> [What to do]
• a. Decide whether each statement agrees with the Reinforced Agent page. Answer yes or no, and quote the words from the text that settle it: (i) The reviewer agent evaluates tool calls after they have been executed. (ii) Harmfulness measures the percentage of correct responses that feedback degrades. (iii) GPT-4o achieves a higher benefit-to-risk ratio than o3-mini.
• b. Copy out word for word everything in the Reinforced Agent page from "Reinforced Agent: Inference-Time" down to "correct actions (harmfulness).".

> [Passage]
□ □ □ □

Reinforced Agent: Inference-Time Feedback for Tool-Calling Agents

arXiv cs.AI / 5/1/2026

📰 NewsDeveloper Stack & InfrastructureModels & Research

Key Points

  • The paper proposes “Reinforced Agent,” which brings tool-calling evaluation into the inference-time execution loop by using a specialized reviewer agent to judge provisional tool calls before they run.
  • It separates responsibilities between a primary execution agent and a secondary review agent, aiming to replace purely post-hoc error checking with proactive error mitigation.
  • The authors introduce Helpfulness-Harmfulness metrics to quantify the tradeoff between feedback that corrects base-agent mistakes (helpfulness) and feedback that degrades correct actions (harmfulness).
  • Experiments on BFCL and Tau2-Bench show measurable gains (+5.5% on irrelevance detection and +7.1% on multi-turn tasks), with reviewer model choice strongly affecting the benefit-to-risk ratio.
  • The study finds that using o3-mini as the reviewer reasoning model outperforms GPT-4o on the net ratio, and that automated prompt optimization via GEPA further improves results by about +1.5–2.8% without retraining the base agent.

Abstract

Tool-calling agents are evaluated on tool selection, parameter accuracy, and scope recognition, yet LLM trajectory assessments remain inherently post-hoc. Disconnected from the active execution loop, such assessments identify errors that are usually addressed through prompt-tuning or retraining, and fundamentally cannot course-correct the agent in real time. To close this gap, we move evaluation into the execution loop at inference time: a specialized reviewer agent evaluates provisional tool calls prior to execution, shifting the paradigm from post-hoc recovery to proactive evaluation and error mitigation. In practice, this architecture establishes a clear separation of concerns between the primary execution agent and a secondary review agent. As with any multi-agent system, the reviewer can introduce new errors while correcting others, yet no prior work to our knowledge has systematically measured this tradeoff. To quantify this tradeoff, we introduce Helpfulness-Harmfulness metrics: helpfulness measures the percentage of base agent errors that feedback corrects; harmfulness measures the percentage of correct responses that feedback degrades. These metrics directly inform reviewer design by revealing whether a given model or prompt provides net positive value. We evaluate our approach on BFCL (single-turn) and Tau2-Bench (multi-turn stateful scenarios), achieving +5.5% on irrelevance detection and +7.1% on multi-turn tasks. Our metrics reveal that reviewer model choice is critical: the reasoning model o3-mini achieves a 3:1 benefit-to-risk ratio versus 2.1:1 for GPT-4o. Automated prompt optimization via GEPA provides an additional +1.5-2.8%. Together, these results demonstrate a core advantage of separating execution and review: the reviewer can be systematically improved through model selection and prompt optimization, without retraining the base agent.

□ □ □ □

> [Data under study]
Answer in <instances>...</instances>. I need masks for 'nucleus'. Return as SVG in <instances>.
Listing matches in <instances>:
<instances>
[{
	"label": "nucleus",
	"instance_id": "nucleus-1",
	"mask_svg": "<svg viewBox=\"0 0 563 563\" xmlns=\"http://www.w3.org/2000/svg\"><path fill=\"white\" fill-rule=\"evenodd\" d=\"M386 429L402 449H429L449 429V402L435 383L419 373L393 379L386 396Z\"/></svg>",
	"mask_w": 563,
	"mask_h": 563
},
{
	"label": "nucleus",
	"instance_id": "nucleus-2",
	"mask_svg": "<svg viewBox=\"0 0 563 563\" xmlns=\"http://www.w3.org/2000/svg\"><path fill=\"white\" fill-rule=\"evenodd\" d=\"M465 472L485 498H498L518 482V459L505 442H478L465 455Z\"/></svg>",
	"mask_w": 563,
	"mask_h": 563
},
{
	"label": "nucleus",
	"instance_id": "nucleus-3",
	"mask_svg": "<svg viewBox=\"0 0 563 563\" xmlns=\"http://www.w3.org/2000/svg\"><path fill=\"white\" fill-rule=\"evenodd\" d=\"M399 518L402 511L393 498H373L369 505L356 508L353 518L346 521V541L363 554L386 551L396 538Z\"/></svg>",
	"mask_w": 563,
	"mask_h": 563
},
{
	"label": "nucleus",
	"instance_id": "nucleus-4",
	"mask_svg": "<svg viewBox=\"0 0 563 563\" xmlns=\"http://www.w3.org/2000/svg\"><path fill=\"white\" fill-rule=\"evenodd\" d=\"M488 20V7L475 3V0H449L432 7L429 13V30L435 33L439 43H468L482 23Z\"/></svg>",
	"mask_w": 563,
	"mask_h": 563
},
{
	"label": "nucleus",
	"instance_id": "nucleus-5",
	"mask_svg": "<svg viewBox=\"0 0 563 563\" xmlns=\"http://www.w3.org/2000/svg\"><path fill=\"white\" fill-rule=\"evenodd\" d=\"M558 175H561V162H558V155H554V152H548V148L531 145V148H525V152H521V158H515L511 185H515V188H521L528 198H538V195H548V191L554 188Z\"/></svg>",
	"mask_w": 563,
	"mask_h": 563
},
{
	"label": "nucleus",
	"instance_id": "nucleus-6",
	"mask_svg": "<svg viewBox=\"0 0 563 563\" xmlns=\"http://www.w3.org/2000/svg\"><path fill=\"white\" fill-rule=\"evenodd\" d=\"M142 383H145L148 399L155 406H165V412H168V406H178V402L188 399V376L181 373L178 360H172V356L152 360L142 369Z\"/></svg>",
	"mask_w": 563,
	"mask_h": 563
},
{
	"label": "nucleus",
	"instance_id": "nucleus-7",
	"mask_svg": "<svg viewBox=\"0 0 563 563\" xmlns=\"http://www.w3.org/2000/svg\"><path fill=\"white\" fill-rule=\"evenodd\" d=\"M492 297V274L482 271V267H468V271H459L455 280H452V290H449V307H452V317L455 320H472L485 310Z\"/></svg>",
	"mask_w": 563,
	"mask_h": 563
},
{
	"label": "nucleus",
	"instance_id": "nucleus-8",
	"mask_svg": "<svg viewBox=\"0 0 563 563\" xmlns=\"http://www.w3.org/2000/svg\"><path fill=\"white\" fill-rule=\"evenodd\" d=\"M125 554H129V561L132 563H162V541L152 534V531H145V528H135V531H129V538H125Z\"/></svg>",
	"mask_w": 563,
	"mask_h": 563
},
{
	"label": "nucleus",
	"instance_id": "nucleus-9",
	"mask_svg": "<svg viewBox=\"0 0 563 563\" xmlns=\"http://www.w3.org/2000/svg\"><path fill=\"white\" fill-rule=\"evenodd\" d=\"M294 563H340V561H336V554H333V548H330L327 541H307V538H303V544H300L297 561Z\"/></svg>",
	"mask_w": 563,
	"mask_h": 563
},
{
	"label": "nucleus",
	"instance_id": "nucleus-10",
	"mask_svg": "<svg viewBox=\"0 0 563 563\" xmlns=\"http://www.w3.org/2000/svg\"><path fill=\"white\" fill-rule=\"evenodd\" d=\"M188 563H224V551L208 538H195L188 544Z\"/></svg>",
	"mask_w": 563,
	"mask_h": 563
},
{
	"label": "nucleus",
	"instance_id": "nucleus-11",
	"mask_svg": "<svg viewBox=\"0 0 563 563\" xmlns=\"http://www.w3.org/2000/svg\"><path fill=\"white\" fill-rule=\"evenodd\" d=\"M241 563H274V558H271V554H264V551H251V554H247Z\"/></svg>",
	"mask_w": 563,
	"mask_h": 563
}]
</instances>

□ □ □ □

> [Numbered responses]
• a.
(i) No: "a specialized reviewer agent evaluates provisional tool calls prior to execution"
(ii) Yes: "harmfulness measures the percentage of correct responses that feedback degrades"
(iii) No: "the reasoning model o3-mini achieves a 3:1 benefit-to-risk ratio versus 2.1:1 for GPT-4o"

• b.
Reinforced Agent: Inference-Time Feedback for Tool-Calling Agents

arXiv cs.AI / 5/1/2026

📰 NewsDeveloper Stack & InfrastructureModels & Research

Key Points

  • The paper proposes “Reinforced Agent,” which brings tool-calling evaluation into the inference-time execution loop by using a specialized reviewer agent to judge provisional tool calls before they run.
  • It separates responsibilities between a primary execution agent and a secondary review agent, aiming to replace purely post-hoc error checking with proactive error mitigation.
  • The authors introduce Helpfulness-Harmfulness metrics to quantify the tradeoff between feedback that corrects base-agent mistakes (helpfulness) and feedback that degrades correct actions (harmfulness).